I did not learn of precisely how my sister died until several years later, when Inga unearthed the evidence.

Anna was one of 50,000 victims—Jew and Gentile—of the Nazi “euthanasia” program.

It was not a sanitarium she had been taken to at Hadamar, but one of the first gassing installations, a model for the structures later used to kill millions of Jews.

There were twelve of these places like Hadamar, and the state made the decision as to who should enter the gas chambers—without consulting the families of the doomed.

In this manner, cripples, the feebleminded, the retarded, paralytics, and so on were driven to these murder mills, stripped, dressed in paper wrappers, and gassed to death with the exhaust from huge internal-combustion engines.

These early gassings began sometime in 1938 and continued for a few years.
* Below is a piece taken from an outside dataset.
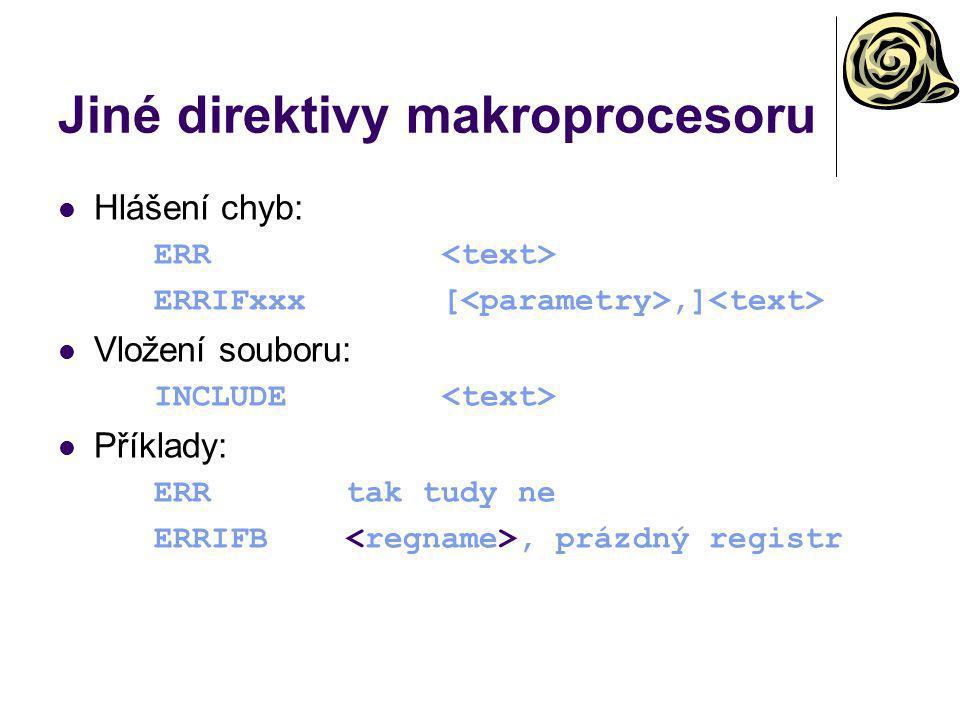 Jiné direktivy makroprocesoru Hlášení chyb: ERR ERRIFxxx[,] Vložení souboru: INCLUDE Příklady: ERRtak tudy ne ERRIFB, prázdný registr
A great deal of secrecy surrounded them, but word seeped out. In a sense, they were rehearsals for what was to become the pattern for the extermination of the Jews, and many others, a few years later.
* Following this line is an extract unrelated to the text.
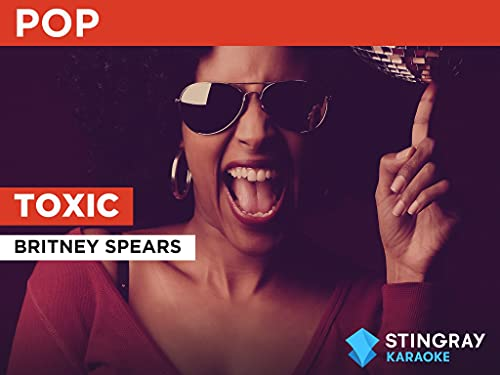 Toxic in the Style of Britney Spears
In my research, I learned that when comfirmation of the killing of these “useless” people reached the Vatican, strong protests were made to Berlin. Protestant churchmen also raised their voices. Idiots, Mongoloids, cretins, the crippled, were also children of God, the
clergymen insisted. And so the “euthanasia” program was quietly phased out. But the plans were never set aside.

When the Jews were gassed by the millions there were no protests from the honorable clergy. Not a word. Except from a few brave men. One might count them on the fingers of one hand.
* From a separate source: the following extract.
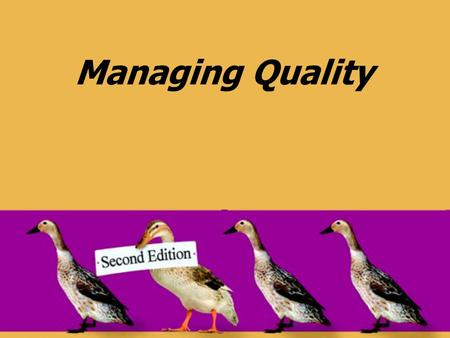 Managing Quality. © 2008 Pearson Prentice Hall --- Introduction to Operations and Supply Chain Management, 2/e --- Bozarth and Handfield, ISBN: 0131791036.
I find now that I must write about these matters as blandly and coldly as possible. Perhaps to keep myself from a lifetime of weeping over the murder of my beloved sister.

Erik Dorf’s Diary

Berlin
November 1940

An anonymous caller informed my office yesterday, November 15, that a certain priest is delivering sermons aimed at subverting our racial policies.

The man’s name is Bernard Lichtenberg, and he is provost of St. Hedwig’s Cathedral. He is a plain, gray-haired fellow, in his middle sixties. I know little about his background, but what has impelled him to this rash course, I cannot imagine. The vast majority of churches, Catholic and Protestant, have either supported us or have been discreetly neutral.

Accordingly, I attended an evening service at St. Hedwig’s. (I am not a Catholic, nor have I been a practicing Christian of any kind since my childhood. My parents were Lutheran, but my father had small use for organized religions.)

The church was less than a third filled. Perhaps word had gotten around about Lichtenberg’s anti-state commentaries. Indeed, as his sermon progressed, following the mass, at least a half-dozen people got up and left.

The elderly priest was treading on dangerous
ground. I have nothing personal against the man, but anyone undermining our policies has to be stopped. Those are the orders from the top.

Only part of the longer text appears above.